Task prompt – What is needed is an exact copy of the entries below, with the pictures left out.

Stored data entries:
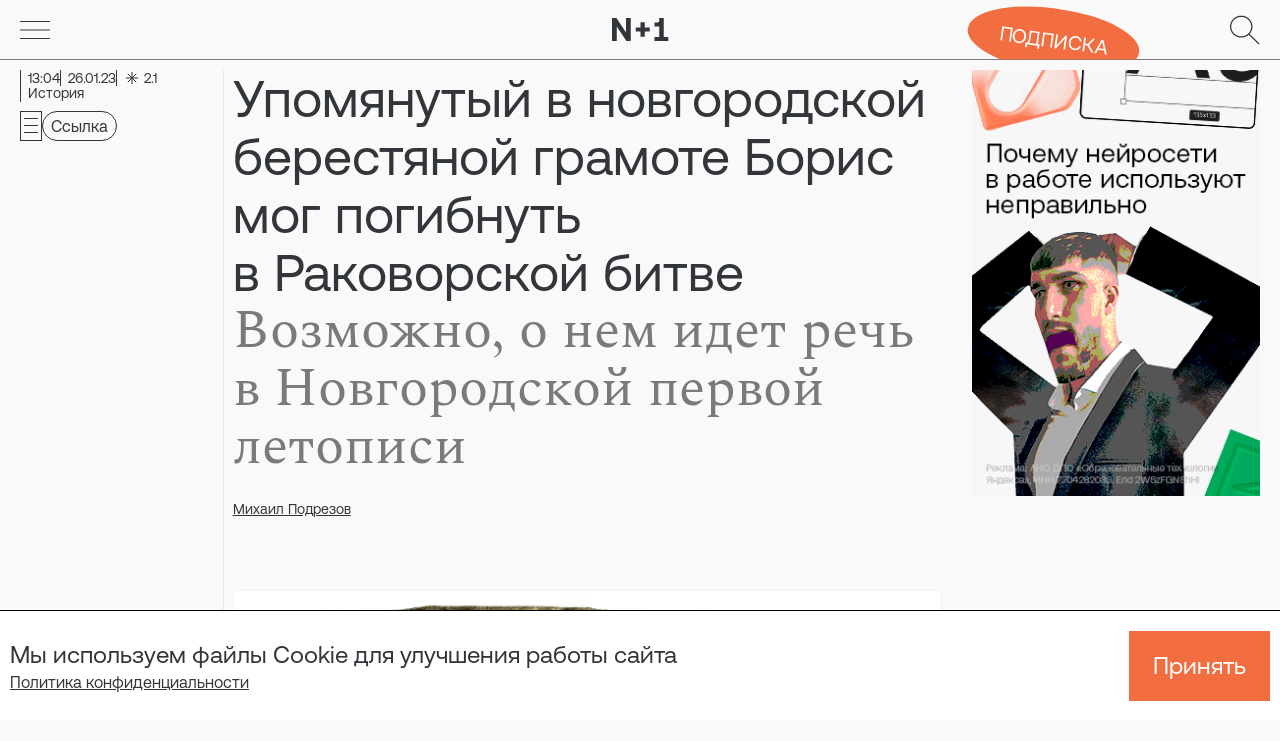

--- FILE ---
content_type: application/javascript; charset=utf-8
request_url: https://nplus1.ru/front-build/js/modules/initPrebidAds.js?id=1884da35da66817a1cc5dbcb173c1347
body_size: 768
content:
(()=>{var e=!1,n=!0,o=14,t=!0,i=14,d=[],r=[{id:899252,sizes:[[320,100],[320,50],[240,120]]},{id:898500,sizes:[[320,100],[320,50],[240,120],[300,250]]},{id:898505,sizes:[[300,250]]},{id:899252,sizes:[[320,100],[320,50],[240,120]]},{id:899253,sizes:[[320,100],[320,50],[240,120]]}],s=".header-bidding-ad-container--fullscreen",c=".header-bidding-ad-container--floor",a=".header-bidding-ad-container",u="body--blocked",l="mobileFullscreenAdShown",f="floorAdShown";if(!1)if(void 0===window.pbjs)console.error("Prebid.js is not loaded.");else{var b=function(){m.adserverRequestSent||(m.adserverRequestSent=!0,v.forEach((function(n){var o=m.getAdserverTargetingForAdUnitCode(n.code),t=document.getElementById(n.code);if(t){var i=t.contentWindow.document;o&&o.hb_adid?m.renderAd(i,o.hb_adid):(e&&y(t),console.warn("No prebid response for ".concat(n.code)))}else console.warn("Iframe with id ".concat(n.code," not found."))})))},m=window.pbjs||{};m.que=m.que||[];var v=function(e){return e.map((function(e){return{code:"rtb_sape_slot_".concat(e.id),mediaTypes:{banner:{sizes:e.sizes}},bids:[{bidder:"rtbsape",params:{placeId:e.id}}]}}))}(window.innerWidth<768?r:d);m.que.push((function(){m.que.push((function(){m.setConfig({userSync:{iframeEnabled:!0}})})),m.addAdUnits(v),m.requestBids({bidsBackHandler:b})})),setTimeout((function(){b()}),1e3),document.addEventListener("DOMContentLoaded",(function(){p(),window.addEventListener("resize",p)}))}else document.addEventListener("DOMContentLoaded",(function(){document.querySelectorAll(a).forEach((function(e){e.style.display="none"})),w()}));function h(e){for(var n=e+"=",o=document.cookie.split(";"),t=0;t<o.length;t++){for(var i=o[t];" "==i.charAt(0);)i=i.substring(1,i.length);if(0==i.indexOf(n))return i.substring(n.length,i.length)}return null}function p(){var d=h(l),r=h(f);!e&&n&&!d&&window.innerWidth<768?(g(s),q(s,l,o)):(y(document.querySelector(s)),w()),e||!t||r?y(document.querySelector(c)):(g(c),q(c,f,i))}function w(){document.body.classList.remove(u)}function g(e){var n=document.querySelector(e);n&&n.classList.remove("hidden"),n&&(n.style.display=""),n&&e===s&&document.body.classList.add(u)}function y(e){var n=e&&e.closest(a);n&&(n.style.display="none"),w()}function q(e,n,o){var t=document.querySelector(e);if(t){var i=new IntersectionObserver((function(e){e.forEach((function(e){e.isIntersecting&&(!function(e,n,o){var t="";if(o){var i=new Date;i.setTime(i.getTime()+24*o*60*60*1e3),t="; expires="+i.toUTCString()}document.cookie=e+"="+(n||"")+t+"; path=/"}(n,"true",o),i.disconnect())}))}),{threshold:.1});i.observe(t)}}})();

Answer to the problem –
--- FILE ---
content_type: application/javascript; charset=utf-8
request_url: https://nplus1.ru/front-build/js/modules/initPrebidAds.js?id=1884da35da66817a1cc5dbcb173c1347
body_size: 768
content:
(()=>{var e=!1,n=!0,o=14,t=!0,i=14,d=[],r=[{id:899252,sizes:[[320,100],[320,50],[240,120]]},{id:898500,sizes:[[320,100],[320,50],[240,120],[300,250]]},{id:898505,sizes:[[300,250]]},{id:899252,sizes:[[320,100],[320,50],[240,120]]},{id:899253,sizes:[[320,100],[320,50],[240,120]]}],s=".header-bidding-ad-container--fullscreen",c=".header-bidding-ad-container--floor",a=".header-bidding-ad-container",u="body--blocked",l="mobileFullscreenAdShown",f="floorAdShown";if(!1)if(void 0===window.pbjs)console.error("Prebid.js is not loaded.");else{var b=function(){m.adserverRequestSent||(m.adserverRequestSent=!0,v.forEach((function(n){var o=m.getAdserverTargetingForAdUnitCode(n.code),t=document.getElementById(n.code);if(t){var i=t.contentWindow.document;o&&o.hb_adid?m.renderAd(i,o.hb_adid):(e&&y(t),console.warn("No prebid response for ".concat(n.code)))}else console.warn("Iframe with id ".concat(n.code," not found."))})))},m=window.pbjs||{};m.que=m.que||[];var v=function(e){return e.map((function(e){return{code:"rtb_sape_slot_".concat(e.id),mediaTypes:{banner:{sizes:e.sizes}},bids:[{bidder:"rtbsape",params:{placeId:e.id}}]}}))}(window.innerWidth<768?r:d);m.que.push((function(){m.que.push((function(){m.setConfig({userSync:{iframeEnabled:!0}})})),m.addAdUnits(v),m.requestBids({bidsBackHandler:b})})),setTimeout((function(){b()}),1e3),document.addEventListener("DOMContentLoaded",(function(){p(),window.addEventListener("resize",p)}))}else document.addEventListener("DOMContentLoaded",(function(){document.querySelectorAll(a).forEach((function(e){e.style.display="none"})),w()}));function h(e){for(var n=e+"=",o=document.cookie.split(";"),t=0;t<o.length;t++){for(var i=o[t];" "==i.charAt(0);)i=i.substring(1,i.length);if(0==i.indexOf(n))return i.substring(n.length,i.length)}return null}function p(){var d=h(l),r=h(f);!e&&n&&!d&&window.innerWidth<768?(g(s),q(s,l,o)):(y(document.querySelector(s)),w()),e||!t||r?y(document.querySelector(c)):(g(c),q(c,f,i))}function w(){document.body.classList.remove(u)}function g(e){var n=document.querySelector(e);n&&n.classList.remove("hidden"),n&&(n.style.display=""),n&&e===s&&document.body.classList.add(u)}function y(e){var n=e&&e.closest(a);n&&(n.style.display="none"),w()}function q(e,n,o){var t=document.querySelector(e);if(t){var i=new IntersectionObserver((function(e){e.forEach((function(e){e.isIntersecting&&(!function(e,n,o){var t="";if(o){var i=new Date;i.setTime(i.getTime()+24*o*60*60*1e3),t="; expires="+i.toUTCString()}document.cookie=e+"="+(n||"")+t+"; path=/"}(n,"true",o),i.disconnect())}))}),{threshold:.1});i.observe(t)}}})();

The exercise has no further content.